I finally figured out how long my flight down those stairs was. I had checked ceiling heights in office buildings constructed in the early 1900s in NYC. They were 15 to 20 feet. I was interested in construction, fixing ceilings and walls in my spare time. I lived in a Brooklyn brownstone apartment at that time. The ceilings were 10 feet high. The ones at Hunter were much higher than that. I figured they were 20 feet. Because I had been working on solving math problems with J and D, I finally realized that I could figure out the length of that fall. I checked online for the angle of stairs in a flight of stairs. Plenty of information on that: 30 to 37 degrees incline. I figured the top of the stairs was probably 10 feet from the floor below. So that was the height of the triangle. I was going to try to reconstruct the staircase with cardboard.
Then I realized I could figure it out mathematically. I figure ½ inch equals 1 foot for the height. Then how could I figure out the incline without a protractor? It finally occurred to me to look up the formula for a right triangle with one other angle being 30 degrees. There it was on the Internet. The answer: the flight of stairs was 20 feet. Then there was the landing, which was another 9 or 10 feet. My flight was a straight line from the point I pushed off from the step to the moment when I hit the wall at the end of the landing, the hypotenuse of the triangle, so not 30 feet, more like 20 to 25.
I reshared the story of the fall with people who had heard before, but I said something new they hadn’t heard. I didn’t have a single bruise on my body. There is no way I had any contact with the stairs on my way down. The only contact was with that wall, resulting in a torn left rotator cuff and some pretty jammed-up muscles.

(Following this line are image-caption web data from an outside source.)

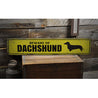 Dachshund Danger Rustic Wood Sign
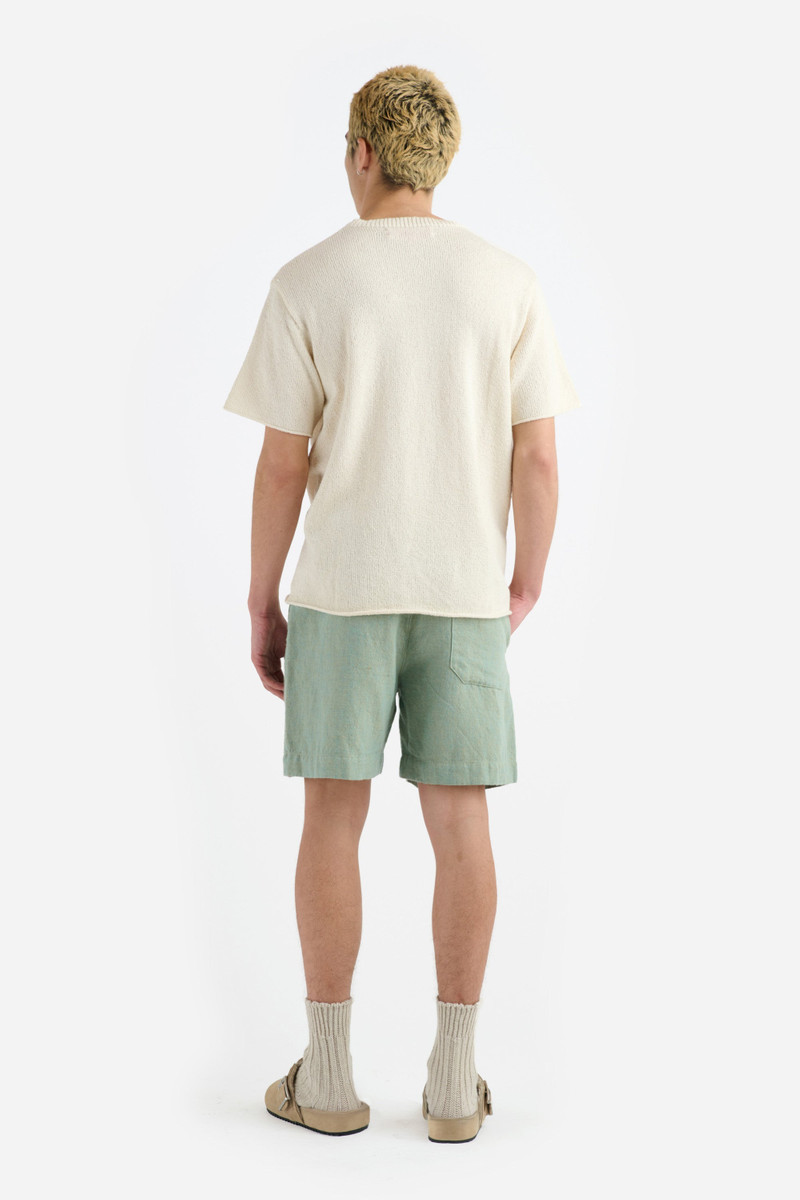 CHAMBRAY DRAWSTRING SHORT 3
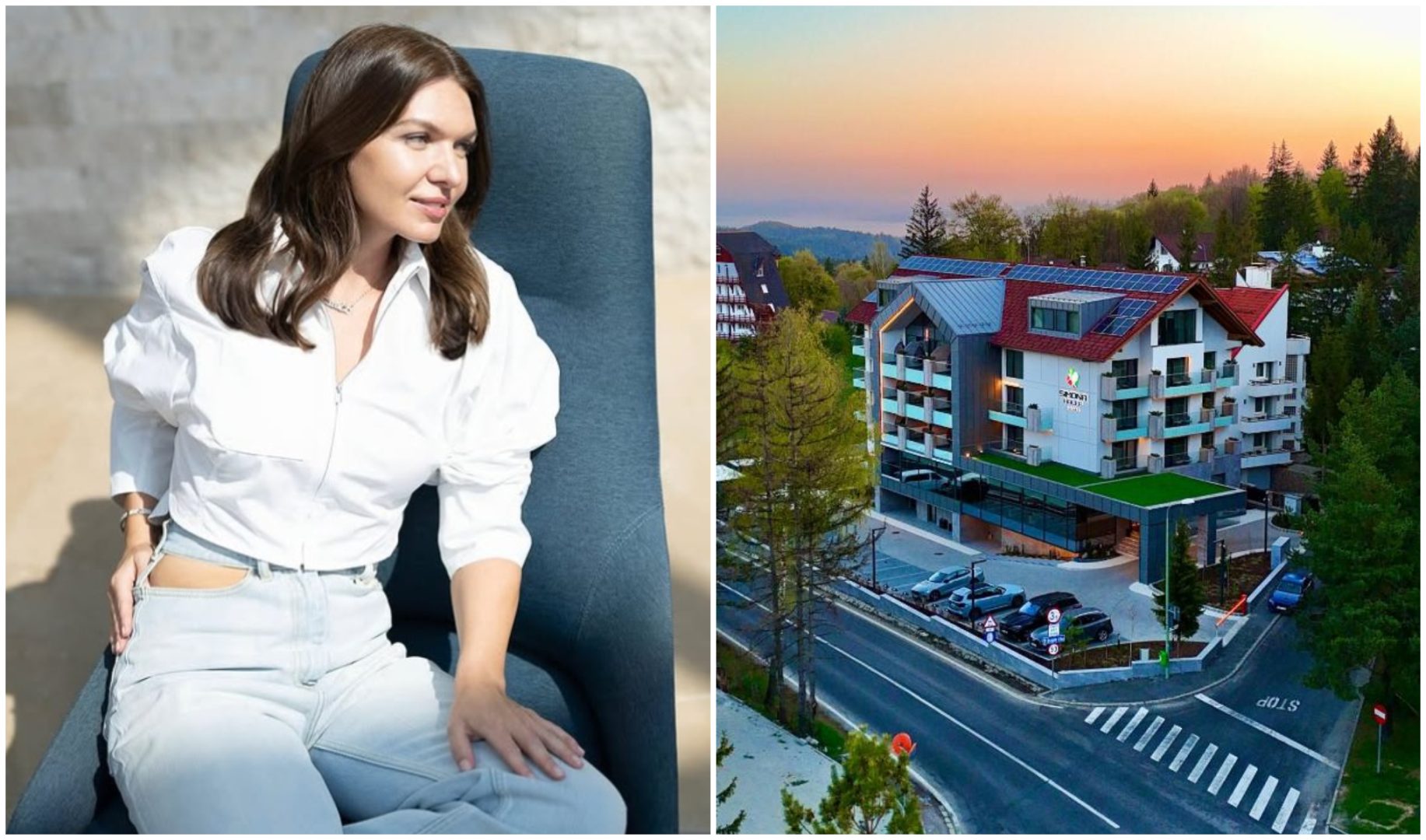 Cât costă o noapte de cazare la hotelul de lux „Simona Halep”, de 1 Decembrie. Puțini își permit să meargă la Poiana Brașov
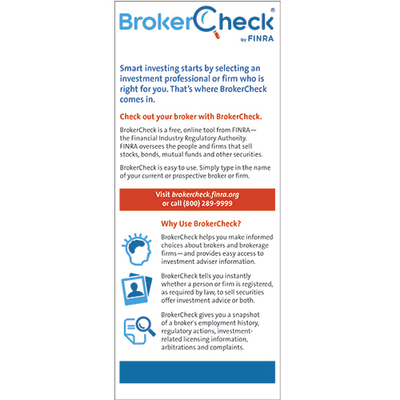 BrokerCheck Card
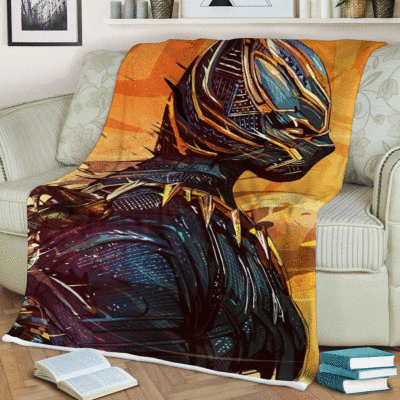 Black Panther Marvel Comics Christmas Gifts Lover, Black Panther Gift For Fan Comfy Sofa Throw Blanket Gift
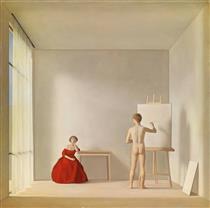 The Painter and the model - Antonio Bueno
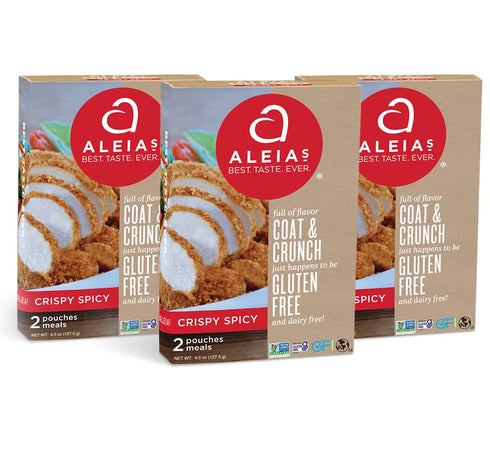 Aleia's Gluten Free Crispy Spicy Coat & Crunch 4.5oz (3 Pack) Breading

As I dropped to the floor after contact, my dance training kicked in again; I turned to land on my fat pads. They absorbed the shock. I get a little freaked out if I think about it too much. I figure the people who saw my Wonder Woman act had to be more traumatized than I was.
As I came to at the bottom of the landing, the young man who stood over me asked if I was okay, assuming I was paralyzed. No. I just got up and went off to my class as if nothing had happened. I wasn’t in pain. I didn’t realize there was any problem until the next morning when I couldn’t lift my left arm high enough to wash my hair. “Michael, I think I have a problem.” I dealt with the problem with a chiropractor and exercise until the problem took a turn for the worse when I was 62. Then I had rotator cuff surgery. Best thing I ever did for myself. It may also have been good that I waited. That surgery was arthroscopic; I wasn’t filleted.
My renewed awareness of the weakness on the left side of my body made me change my gait. I am pushing my right shoulder farther back as I push off on my left leg.
It was a do-nothing day. I spent time sleeping and reading. Ah! I had two clients and wished they would cancel- and then the Internet went down. Too bad!!
I finally watched a movie Jean my friend, recommended, Attenborough’s a Life on this Planet. I only got to see half of it before it was time to go to bed. Somewhat depressing, God, we’re a destructive species. News! We’re about to land on Mars. Oh, yay. Another planet for man to destroy. Depressing.